UFC-Fight-Duration-Analysis

(Titus Bridgwood - TB and Ioana Preoteasa - IP)

Project goals: How long will a UFC fight last? Will it go over- or under- 1.5 rounds? What will be the rate of successful strikes? What about takedowns? Can these questions be answered using only data available before the fight?

The goal of this project was to use Ultimate Fighting Championships (UFC) data from 1993 to 2019 to build a linear regression model on this data to predict a set of useful metrics. Our primary target audience is bookkeepers for betting agencies that run bets based on duration of a fight (normally given as over 1.5 or under 1.5). We hoped to be able to provide robust predictions.

Project outcomes: Three linear regression models with LASSO implementation, trained on polynomial data. 2. A model of fight duration that is somewhat better than guessing by average (R2 ~ 0.056) 3. A model of successful significant strike rate that is significantly better than guessing by average (R2 ~ 0.11) 4. A model of successful takedown rate that is somewhat better than guessing by average (R2 ~ 0.095) 5. Two datasets that can be reused by anyone in the future to enhance or extend our results and analysis. There were several more variables we would have liked to try predicting.

In order to successfully build a linear regression model, we had to choose continuous target variables. We chose 3:

  • durations of fight (in seconds);
  • percentage of successful significant strikes;
  • percentage of successful takedowns ;

Which pre-match fighter stats are most significant in predicting our metrics?

  1. Duration (please note the models are not very strongly predictive): - Fighter's longest win streak and their total time fought so far (seconds) in their career; - Total time fought so far and number of wins by submission; - total time fought so far and their height;

  2. Percentage significant strikes: - the square of the height (cm); - reach (cm)

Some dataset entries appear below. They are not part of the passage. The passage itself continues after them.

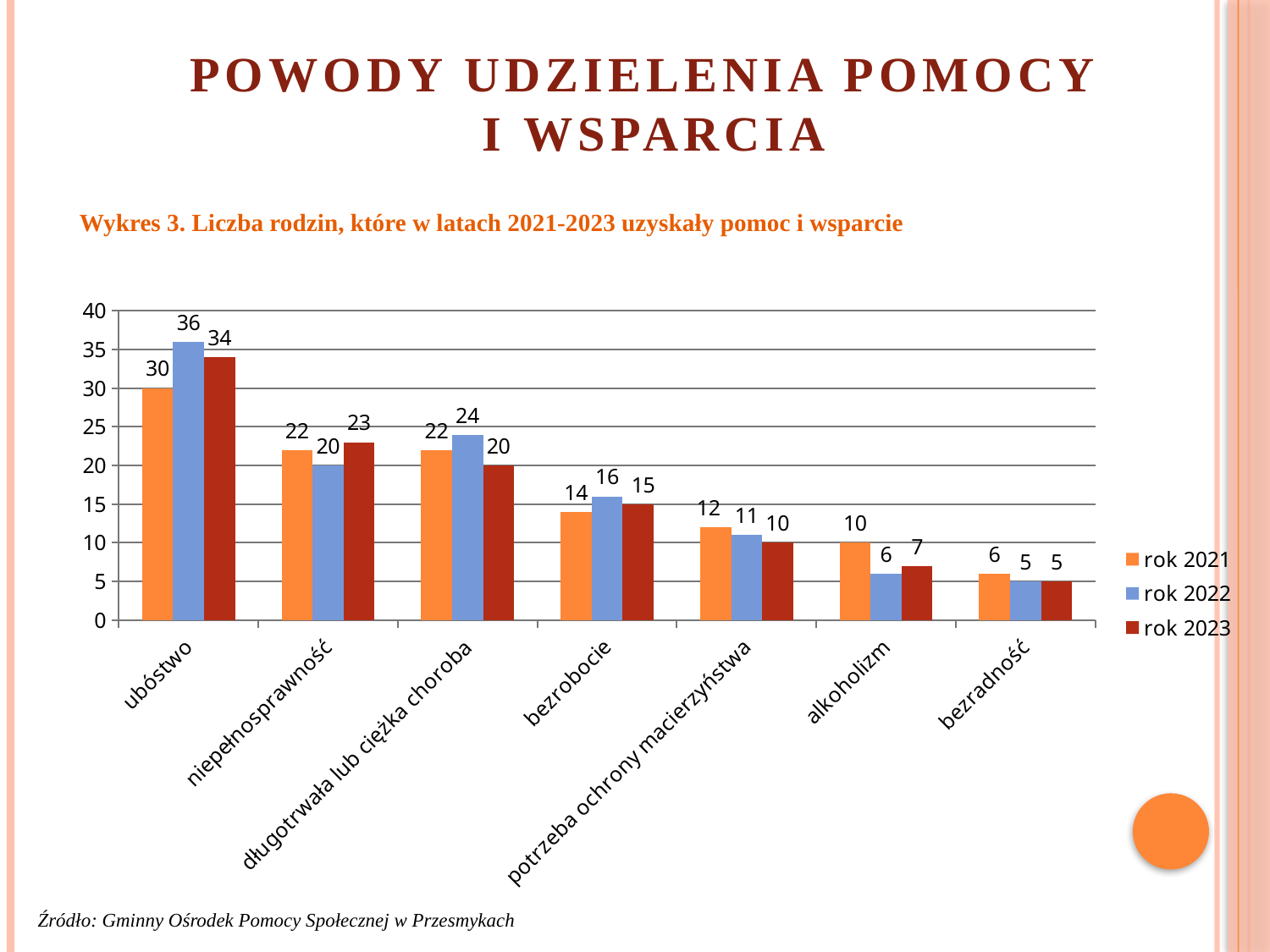
What is the value for bezrobocie in rok 2023? 15 What is the value for alkoholizm in rok 2021? 10 What kind of chart is shown on the slide? bar chart How many series does the legend list? 3 Do the rok 2021 values rise or fall from ubóstwo to bezradność along the x axis? fall Which category has the highest value in rok 2023? ubóstwo What is the title of the chart (Wykres 3)? Liczba rodzin, które w latach 2021-2023 uzyskały pomoc i wsparcie What is the value for ubóstwo in rok 2022? 36 What is the difference between the rok 2022 and rok 2023 values for ubóstwo? 2 Which category has the lowest value in rok 2021? bezradność How many categories are shown on the x axis? 7 Which is larger for niepełnosprawność: the rok 2021 value or the rok 2022 value? rok 2021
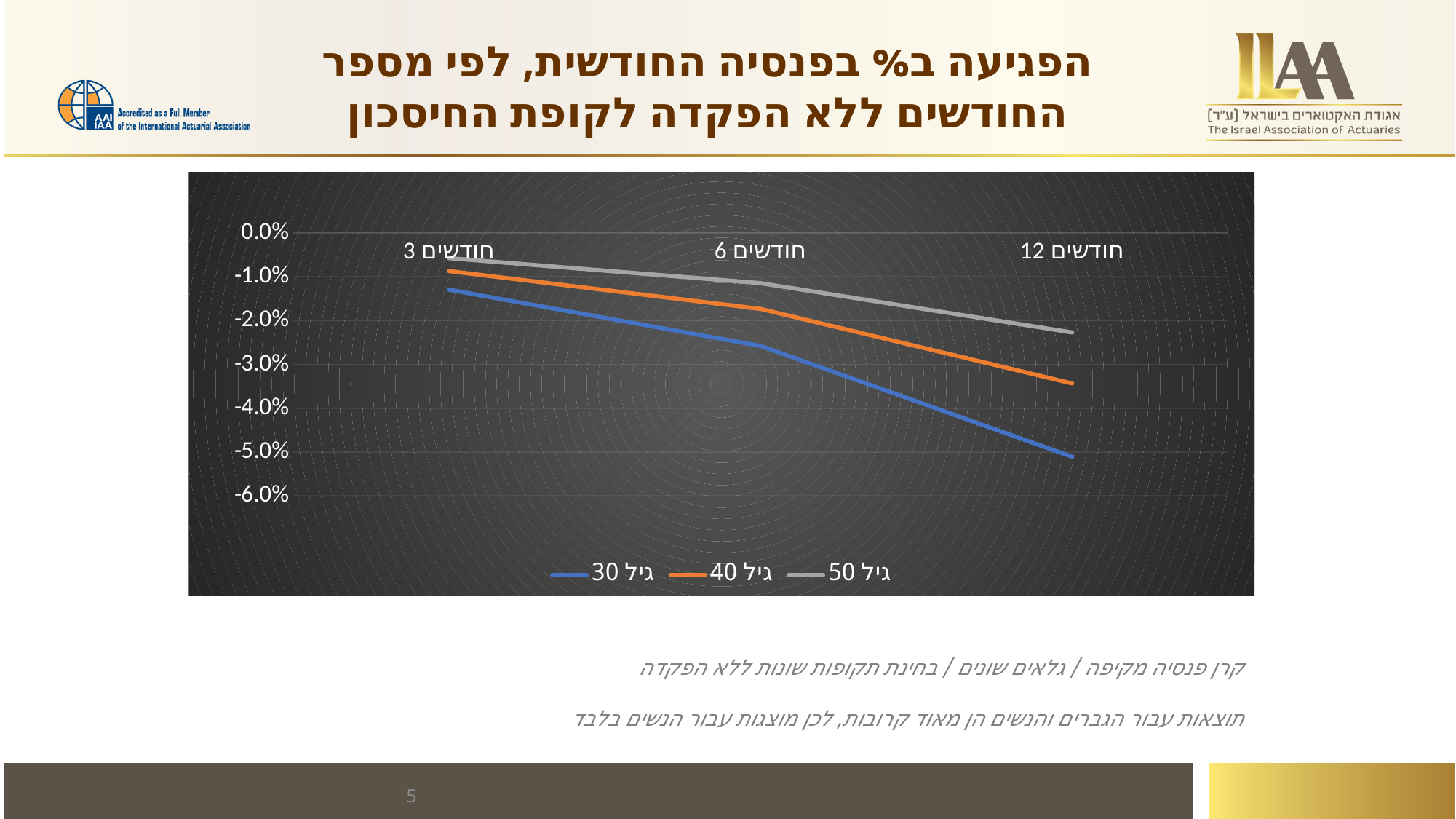
How many categories are shown on the x axis? 3 Which colour is used for the גיל 40 series? orange At 6 חודשים, which is larger: the value for גיל 40 or the value for גיל 30? גיל 40 How many series does the legend list? 3 Is the value for גיל 40 at 6 חודשים greater or less than -3.0%? greater Is the value for גיל 30 at 12 חודשים greater or less than -4.0%? less Is the value for גיל 50 at 3 חודשים greater or less than -1.0%? greater Which series has the highest value at 12 חודשים? גיל 50 Which series has the lowest value at 12 חודשים? גיל 30 Do the values for גיל 30 rise or fall from 3 חודשים to 12 חודשים? fall What kind of chart is shown on the slide? line chart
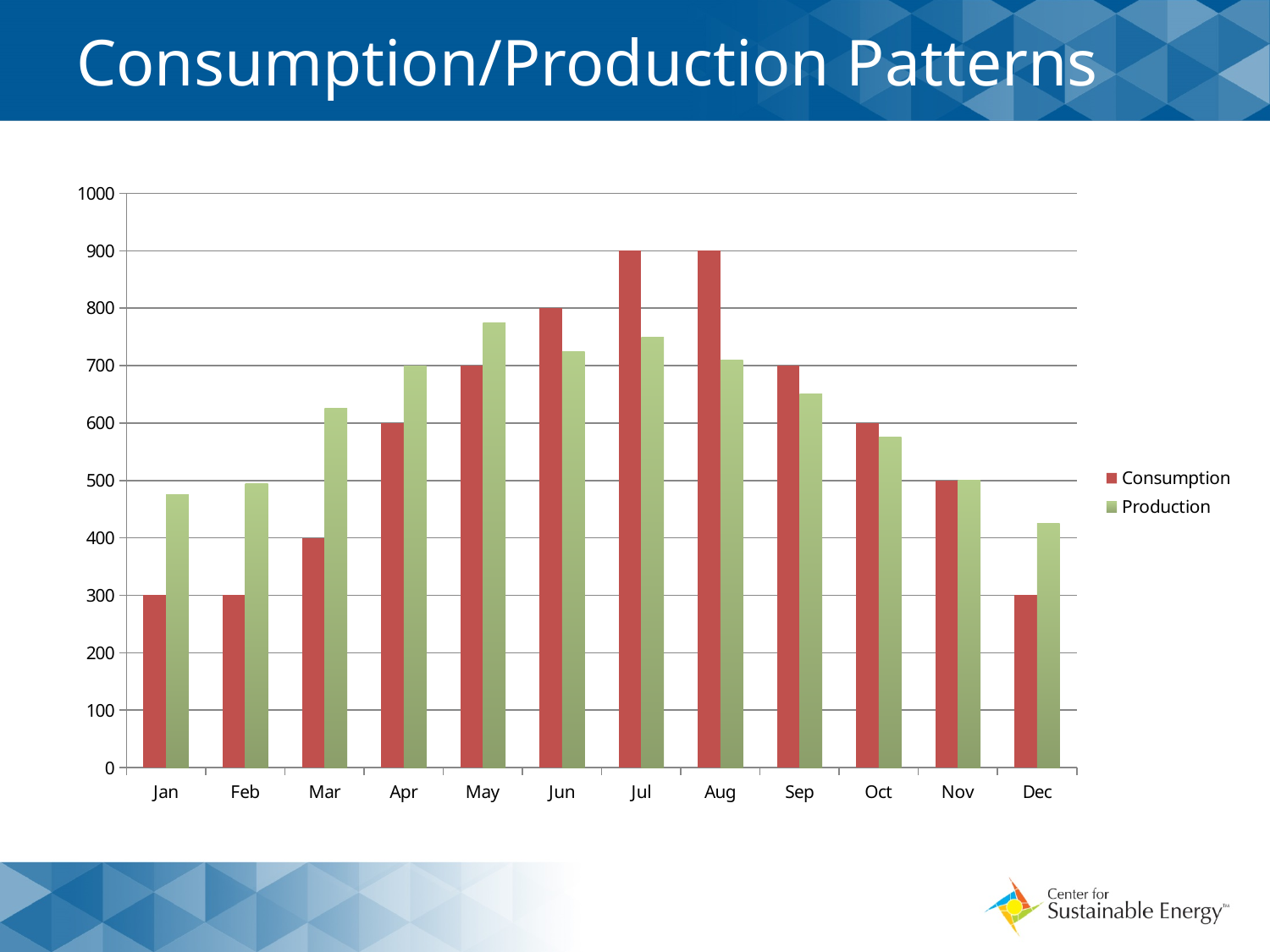
How many series does the legend list? 2 What is the difference between the Consumption values for Jul and Jan? 600 Which month has the highest Production value? May What is the Consumption value for Jan? 300 Does the Consumption value rise or fall from Jan to Jul? rise How many months are shown on the x axis? 12 In Aug, which is larger, Consumption or Production? Consumption Is the Production value for Jan greater or less than 500? less What is the Production value for Apr? 700 In Jan, which is larger, Consumption or Production? Production Is the Production value for Mar greater or less than 600? greater What is the Consumption value for Jul? 900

  3. Percentage successful takedowns: - Longest win streak and total time fought so far; - Total time fought so far and number of wins by submission; - Total time fought so far and height (cm);

We are grateful for the data provided by Rajeev Warrier (https://www.kaggle.com/rajeevw/ufcdata) and scraped from the UFC Fight Stats website (http://ufcstats.com/statistics/events/completed).

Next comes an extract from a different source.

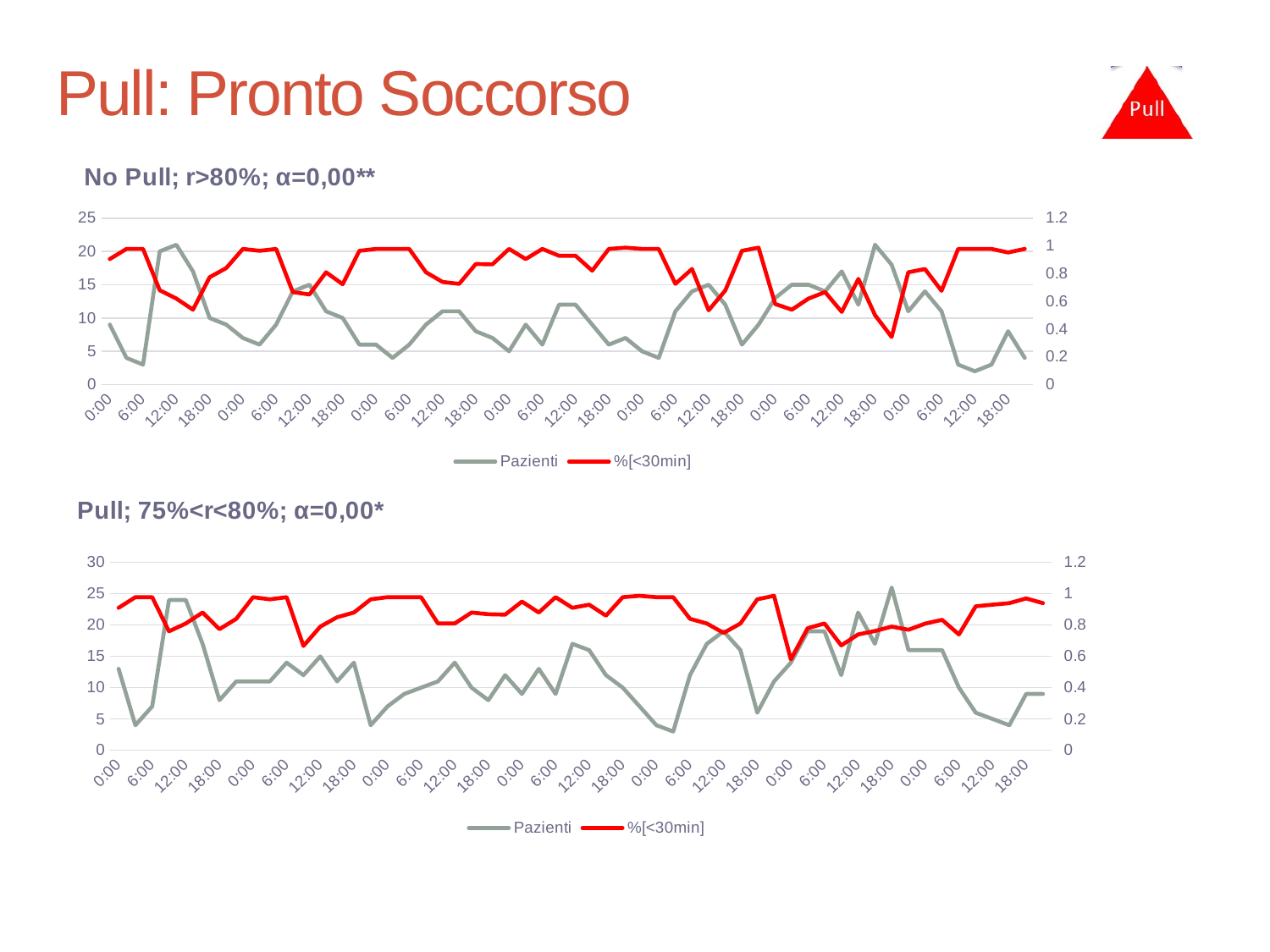
What kind of chart is the bottom chart on the slide? Line chart In the top chart, is the lowest value of the %[<30min] series greater or less than 0.4? less Which two series are listed in the legend of the bottom chart? Pazienti and %[<30min] How many series does the legend of the bottom chart list? 2 In the top chart, is the highest value of the Pazienti series greater or less than 15? greater In the bottom chart, is the lowest value of the Pazienti series greater or less than 5? less What kind of chart is the top chart on the slide? Line chart What is the title of the top chart? No Pull; r>80%; α=0,00** How many series does the legend of the top chart list? 2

Files in repository: library.py - contains our modelling function and uses Python's ScikitLearn library; time_predictFINAL.pkl - dataset used for predicting fight duration; post_2001_norm_str_pct.pkl - dataset used for predicting the other stats, such as percentage successful significant strikes and takedowns*;

Conclusion: although our R squared values are very low, especially for our first target variable, we are enthusiastic for the potential any exogenous data could bring to this (such as fighter's training regime, home gym, etc... ).

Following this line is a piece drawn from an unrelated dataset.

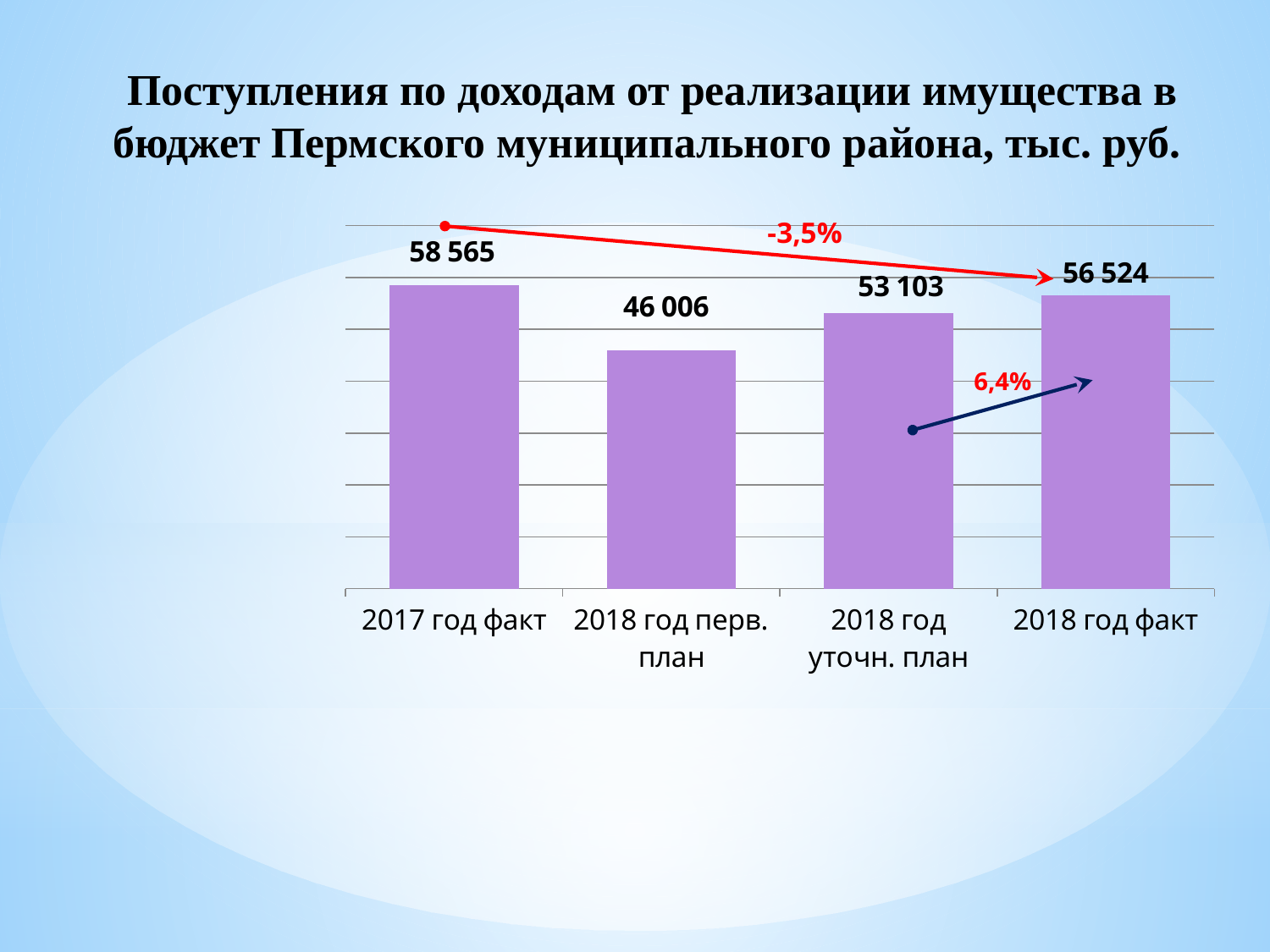
What kind of chart is shown on the slide? bar chart How many categories are shown on the x axis? 4 Which is larger, the value for 2018 год уточн. план or the value for 2018 год факт? 2018 год факт Which category has the lowest value? 2018 год перв. план What is the value for 2018 год уточн. план? 53 103 What is the value for 2018 год факт? 56 524 Which category has the highest value? 2017 год факт What is the difference between the values for 2017 год факт and 2018 год факт? 2 041 What percentage change is shown by the red arrow from 2017 год факт to 2018 год факт? -3,5% What is the difference between the values for 2018 год факт and 2018 год перв. план? 10 518 What is the value for 2017 год факт? 58 565 What is the value for 2018 год перв. план? 46 006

Labour division: IP - dataset cleaning and initial exploratory data analysis; function testing; creating visualizations. TB - refactoring modelling code; writing technical notebook and presentation (both) - iterative building of our LASSO model, analysis of final results.

*(different dataframes were used because there far more non-null values for the duration of the fight than for the other fight metrics, so they were separated to maximize sample size). The second dataset includes several other fight statistic variables (e.g. average number of reversals; average guard passes) so we welcome anyone wanting to build a model on any of those!